Nos colocamos sumisamente a su lado entre las peñas del contorno junto al alero de paja de su rancho de piedra, que emitía hondas intensas de calor, para él imperceptibles. Nada lo conmovía. Cualquier ambiente, el presente de fuego o la escarcha invernal, le eran indiferentes. No nos hablaba. No emitía tan siquiera el rumor de sus pensamientos ... Lentamente, como saliendo de un pasado inmaterial, reparó en nosotros a través del hueco profundo de sus ojos claros, recortados sobre el cobre brillante de su piel. Entonces comenzó a relatar:
—“Íbamos veinte arrieros … con veinte carretas cargadas de cueros secos, carne de charqui y vinos, camino de Arica para traer sedas de Oriente ... Don Cirilo se apeó del pescante para ver de cerquita al Atacama, y el Tobías, mozo entonces, había quedado dormido con las armas al cinto “¡Vaya cuidador!” ... dijo Don Cirilo “¡Si yo debo protegerlo a él, durmiéndoseme ansí en el “pior” lugar!” … Era hombre “juerte” y decidido Don Cirilo ...arrogante... conmigo le bastaba y él lo sabía. Mi lanza era suficiente. Pero quería pasear y probar al mulato, tan joven entonces, darle la “juerza” de un gaucho porque se criaba en la casa entre “mojeres.”

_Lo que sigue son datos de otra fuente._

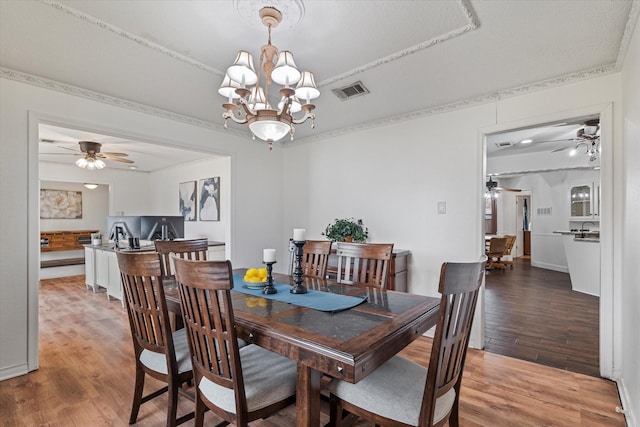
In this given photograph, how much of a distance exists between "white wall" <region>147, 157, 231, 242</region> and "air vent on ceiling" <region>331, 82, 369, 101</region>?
227 centimetres

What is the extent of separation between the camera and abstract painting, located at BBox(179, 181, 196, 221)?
20.5 ft

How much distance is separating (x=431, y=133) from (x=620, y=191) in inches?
62.3

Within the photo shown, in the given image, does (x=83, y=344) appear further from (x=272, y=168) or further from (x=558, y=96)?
(x=558, y=96)

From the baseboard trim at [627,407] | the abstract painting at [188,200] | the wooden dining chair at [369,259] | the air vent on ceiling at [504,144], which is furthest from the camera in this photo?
the abstract painting at [188,200]

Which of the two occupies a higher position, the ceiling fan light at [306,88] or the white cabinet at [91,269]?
the ceiling fan light at [306,88]

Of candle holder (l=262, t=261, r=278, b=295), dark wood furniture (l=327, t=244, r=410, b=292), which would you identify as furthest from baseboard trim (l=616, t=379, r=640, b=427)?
candle holder (l=262, t=261, r=278, b=295)

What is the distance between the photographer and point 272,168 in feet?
14.9

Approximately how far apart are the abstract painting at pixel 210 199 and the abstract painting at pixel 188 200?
11.3 inches

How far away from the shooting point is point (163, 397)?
7.00 feet

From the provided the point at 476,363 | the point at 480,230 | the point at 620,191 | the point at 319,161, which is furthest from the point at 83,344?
the point at 620,191

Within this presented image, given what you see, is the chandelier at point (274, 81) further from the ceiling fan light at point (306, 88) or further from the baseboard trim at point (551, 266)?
the baseboard trim at point (551, 266)

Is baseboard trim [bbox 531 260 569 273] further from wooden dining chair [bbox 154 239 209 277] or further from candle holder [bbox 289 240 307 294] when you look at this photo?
wooden dining chair [bbox 154 239 209 277]

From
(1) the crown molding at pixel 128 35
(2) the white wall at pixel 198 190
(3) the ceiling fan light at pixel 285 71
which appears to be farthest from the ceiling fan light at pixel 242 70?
(2) the white wall at pixel 198 190

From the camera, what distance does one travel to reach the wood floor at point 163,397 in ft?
6.17
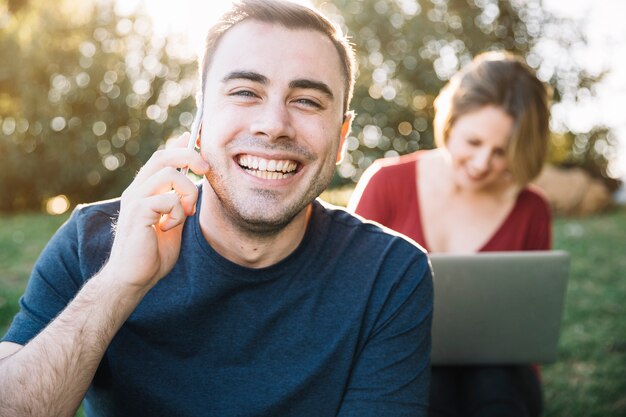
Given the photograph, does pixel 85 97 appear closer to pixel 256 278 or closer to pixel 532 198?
pixel 532 198

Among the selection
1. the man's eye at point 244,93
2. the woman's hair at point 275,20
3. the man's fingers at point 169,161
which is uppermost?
the woman's hair at point 275,20

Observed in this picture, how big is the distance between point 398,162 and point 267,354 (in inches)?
63.6

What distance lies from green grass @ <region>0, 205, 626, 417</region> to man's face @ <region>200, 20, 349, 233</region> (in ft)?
7.65

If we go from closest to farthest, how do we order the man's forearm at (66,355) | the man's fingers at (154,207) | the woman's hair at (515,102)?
the man's forearm at (66,355), the man's fingers at (154,207), the woman's hair at (515,102)

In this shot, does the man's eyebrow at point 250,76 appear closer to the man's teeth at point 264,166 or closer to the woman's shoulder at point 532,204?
the man's teeth at point 264,166

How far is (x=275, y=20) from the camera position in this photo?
1.91 meters

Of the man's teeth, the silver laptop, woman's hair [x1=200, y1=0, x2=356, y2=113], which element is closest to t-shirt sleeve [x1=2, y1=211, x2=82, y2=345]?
the man's teeth

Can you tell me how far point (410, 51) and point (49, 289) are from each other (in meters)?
7.76

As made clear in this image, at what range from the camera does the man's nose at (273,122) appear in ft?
6.07

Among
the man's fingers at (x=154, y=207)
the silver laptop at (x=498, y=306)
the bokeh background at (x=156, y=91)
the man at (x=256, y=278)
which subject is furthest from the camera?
the bokeh background at (x=156, y=91)

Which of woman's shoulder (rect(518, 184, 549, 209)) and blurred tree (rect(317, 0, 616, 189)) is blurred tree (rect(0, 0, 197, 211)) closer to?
blurred tree (rect(317, 0, 616, 189))

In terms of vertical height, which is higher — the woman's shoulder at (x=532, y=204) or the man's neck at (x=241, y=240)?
the woman's shoulder at (x=532, y=204)

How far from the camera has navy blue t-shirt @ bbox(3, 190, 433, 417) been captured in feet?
5.92

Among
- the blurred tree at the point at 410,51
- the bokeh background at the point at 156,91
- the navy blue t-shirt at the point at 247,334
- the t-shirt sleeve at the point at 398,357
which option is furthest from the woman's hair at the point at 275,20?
the blurred tree at the point at 410,51
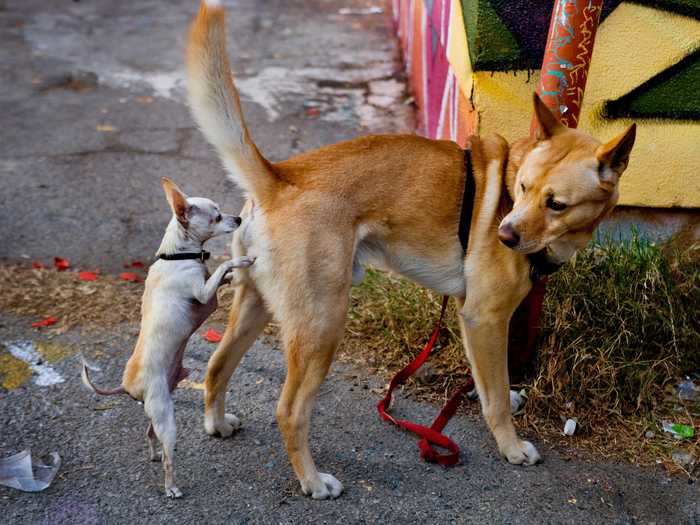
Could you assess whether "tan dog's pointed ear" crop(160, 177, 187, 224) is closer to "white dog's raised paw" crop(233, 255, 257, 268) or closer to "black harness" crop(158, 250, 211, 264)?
"black harness" crop(158, 250, 211, 264)

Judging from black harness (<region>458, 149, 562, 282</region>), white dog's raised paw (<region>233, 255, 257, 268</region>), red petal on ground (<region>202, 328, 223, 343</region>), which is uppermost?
black harness (<region>458, 149, 562, 282</region>)

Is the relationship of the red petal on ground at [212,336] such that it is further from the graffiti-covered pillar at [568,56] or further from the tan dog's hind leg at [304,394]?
the graffiti-covered pillar at [568,56]

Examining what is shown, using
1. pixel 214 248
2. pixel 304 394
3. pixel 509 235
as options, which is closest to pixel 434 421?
pixel 304 394

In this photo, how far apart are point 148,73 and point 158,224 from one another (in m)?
3.17

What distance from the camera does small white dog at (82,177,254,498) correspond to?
281cm

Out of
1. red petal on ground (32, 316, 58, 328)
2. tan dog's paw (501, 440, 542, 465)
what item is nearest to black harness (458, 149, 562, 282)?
tan dog's paw (501, 440, 542, 465)

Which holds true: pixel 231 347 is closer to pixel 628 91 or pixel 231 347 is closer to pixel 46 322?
pixel 46 322

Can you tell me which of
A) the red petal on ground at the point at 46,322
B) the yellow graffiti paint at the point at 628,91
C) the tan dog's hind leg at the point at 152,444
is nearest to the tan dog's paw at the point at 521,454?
the tan dog's hind leg at the point at 152,444

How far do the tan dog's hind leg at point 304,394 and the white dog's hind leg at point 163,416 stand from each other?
415 millimetres

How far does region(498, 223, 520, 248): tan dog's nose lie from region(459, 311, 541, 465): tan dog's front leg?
1.38 feet

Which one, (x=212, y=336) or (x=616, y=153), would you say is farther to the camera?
(x=212, y=336)

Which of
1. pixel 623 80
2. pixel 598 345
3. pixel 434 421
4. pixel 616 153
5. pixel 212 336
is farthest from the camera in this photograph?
pixel 623 80

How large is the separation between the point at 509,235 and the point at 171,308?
1.31 m

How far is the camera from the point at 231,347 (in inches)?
125
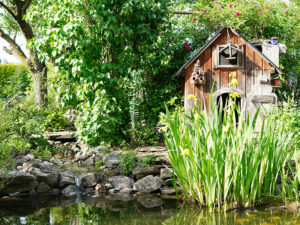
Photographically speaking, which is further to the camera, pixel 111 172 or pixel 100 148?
pixel 100 148

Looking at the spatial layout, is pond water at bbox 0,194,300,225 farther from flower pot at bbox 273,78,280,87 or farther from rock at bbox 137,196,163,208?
flower pot at bbox 273,78,280,87

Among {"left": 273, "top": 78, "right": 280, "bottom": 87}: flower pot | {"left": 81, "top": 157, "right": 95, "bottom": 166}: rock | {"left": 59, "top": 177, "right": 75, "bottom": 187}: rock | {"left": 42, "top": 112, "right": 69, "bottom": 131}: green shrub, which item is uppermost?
{"left": 273, "top": 78, "right": 280, "bottom": 87}: flower pot

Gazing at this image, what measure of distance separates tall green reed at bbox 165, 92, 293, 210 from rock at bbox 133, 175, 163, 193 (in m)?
1.08

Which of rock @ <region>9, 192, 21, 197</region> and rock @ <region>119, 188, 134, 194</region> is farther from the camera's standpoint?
rock @ <region>119, 188, 134, 194</region>

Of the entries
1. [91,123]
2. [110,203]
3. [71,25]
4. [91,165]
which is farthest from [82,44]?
[110,203]

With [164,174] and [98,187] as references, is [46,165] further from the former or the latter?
[164,174]

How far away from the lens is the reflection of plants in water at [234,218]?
12.1 feet

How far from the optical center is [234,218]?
380 centimetres

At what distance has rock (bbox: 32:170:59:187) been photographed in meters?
5.31

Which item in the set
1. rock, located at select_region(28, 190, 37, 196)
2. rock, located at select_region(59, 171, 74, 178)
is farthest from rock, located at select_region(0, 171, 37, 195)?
rock, located at select_region(59, 171, 74, 178)

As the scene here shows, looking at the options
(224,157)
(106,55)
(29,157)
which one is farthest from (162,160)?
(106,55)

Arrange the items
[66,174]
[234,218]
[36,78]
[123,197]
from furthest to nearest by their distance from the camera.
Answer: [36,78], [66,174], [123,197], [234,218]

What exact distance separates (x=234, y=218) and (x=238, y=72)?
184 inches

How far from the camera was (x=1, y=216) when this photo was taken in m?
4.07
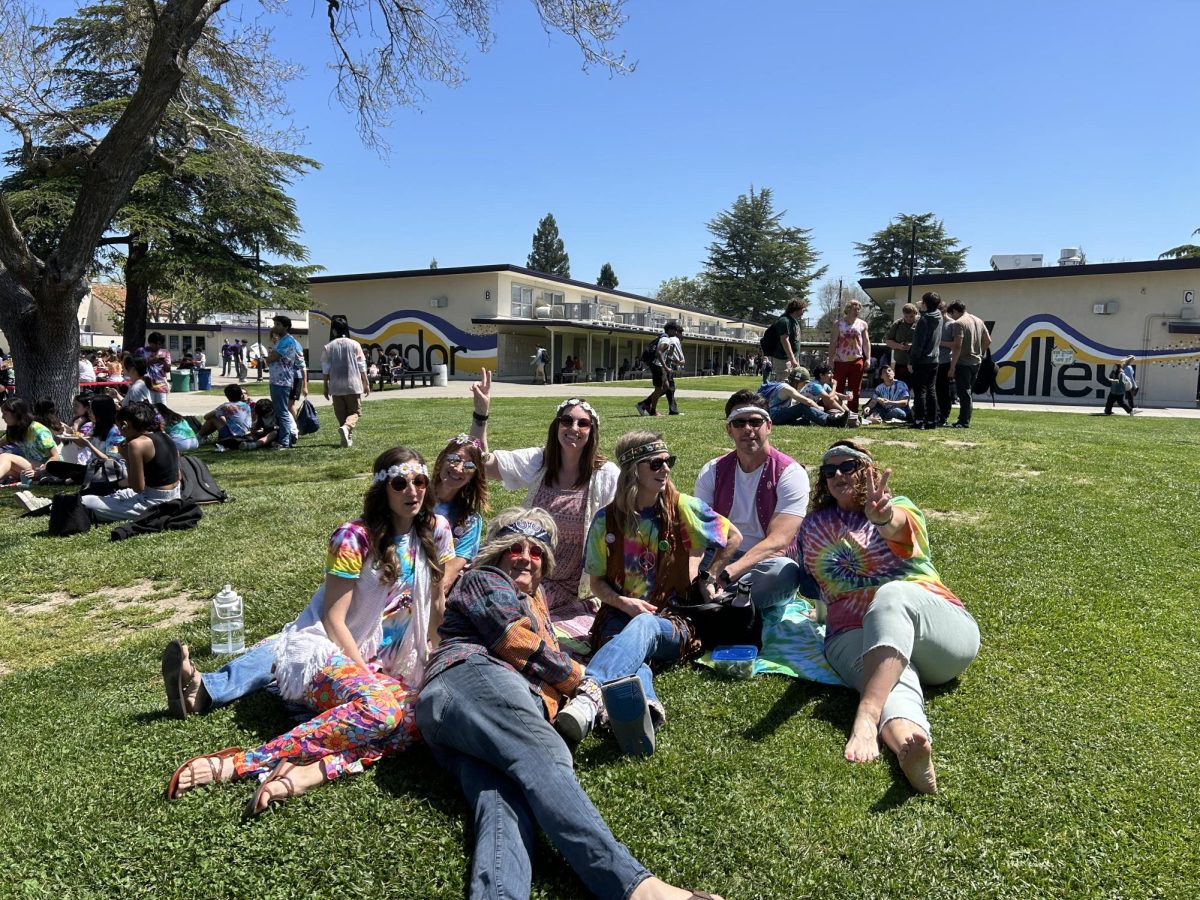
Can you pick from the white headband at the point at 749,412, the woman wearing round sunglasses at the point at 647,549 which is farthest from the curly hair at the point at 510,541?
the white headband at the point at 749,412

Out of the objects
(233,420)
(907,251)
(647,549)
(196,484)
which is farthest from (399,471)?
(907,251)

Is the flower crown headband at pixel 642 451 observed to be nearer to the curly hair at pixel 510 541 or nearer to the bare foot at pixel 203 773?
the curly hair at pixel 510 541

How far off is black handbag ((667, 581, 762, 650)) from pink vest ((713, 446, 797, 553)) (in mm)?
519

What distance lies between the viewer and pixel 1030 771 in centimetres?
272

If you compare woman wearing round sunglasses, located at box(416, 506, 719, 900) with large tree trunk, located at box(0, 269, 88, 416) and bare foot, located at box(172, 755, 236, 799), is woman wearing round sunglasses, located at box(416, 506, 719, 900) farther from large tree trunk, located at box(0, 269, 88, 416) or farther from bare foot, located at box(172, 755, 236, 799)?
large tree trunk, located at box(0, 269, 88, 416)

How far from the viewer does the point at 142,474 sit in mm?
6691

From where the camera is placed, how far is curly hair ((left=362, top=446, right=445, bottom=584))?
3240 millimetres

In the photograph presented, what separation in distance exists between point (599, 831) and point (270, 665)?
1869 millimetres

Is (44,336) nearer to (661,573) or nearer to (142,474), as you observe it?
(142,474)

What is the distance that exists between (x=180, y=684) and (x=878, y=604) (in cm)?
282

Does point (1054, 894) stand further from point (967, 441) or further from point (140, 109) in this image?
point (140, 109)

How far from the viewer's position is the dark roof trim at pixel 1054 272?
21984 mm

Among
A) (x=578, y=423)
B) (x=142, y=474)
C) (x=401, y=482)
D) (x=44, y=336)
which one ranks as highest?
(x=44, y=336)

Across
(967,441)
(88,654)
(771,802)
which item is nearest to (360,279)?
(967,441)
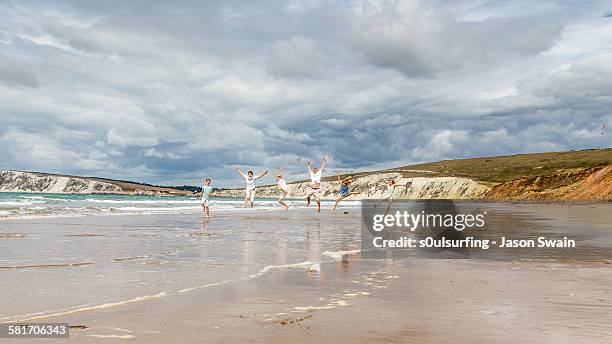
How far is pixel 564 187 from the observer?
3054 inches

Y se iluminaron los ojillos indios de Hermenegildo como micas al sol, reviviendo esa emoción juvenil de rivalidad gauchesca contra los mulatos, siempre asiduos a la vida doméstica de nuestras familias.
—“Yo seré un Don Cirilo como aquél y llevaré cueros más lejos, con más mulas, y nadie se dormirá en mi carruaje”—…Intervino mi hermanito Cirilito para que yo lo oyera y admirase, como héroe desvalido al que sermoneaban todas las tardes.
—“¿Endeveras? ... velay ... Cirilito ... Cirilito … ¡Don Cirilito!...”
Su silencio volvió a invadirnos y retornó nuevamente al estatismo, mientras cruzaban en sus recuerdos los macizos nevados andinos que los años habían apartado de su vista. El ronroneo del mate que él llevaba a la boca como atenuante a la sed, con aroma a yerbabuena en ese ardiente verano, le devolvía cierta apariencia humana.
De sus dedos nudosos y cobrizos asomaba el porongo natural fundiéndose en una sola especie. Su mate espumante y con la bombilla presta, parecía mantener la única realidad de aquel instante. Cerró los ojos y la mansedumbre del sueño se posó sobre su cuerpo, con la fuerte osamenta sentada en silla baja y los brazos cruzados en una perfección de estatua.
Y allí lo dejamos después de un largo rato, sin que ningún movimiento involuntario lo privara de aquel equilibrio casi sobrenatural.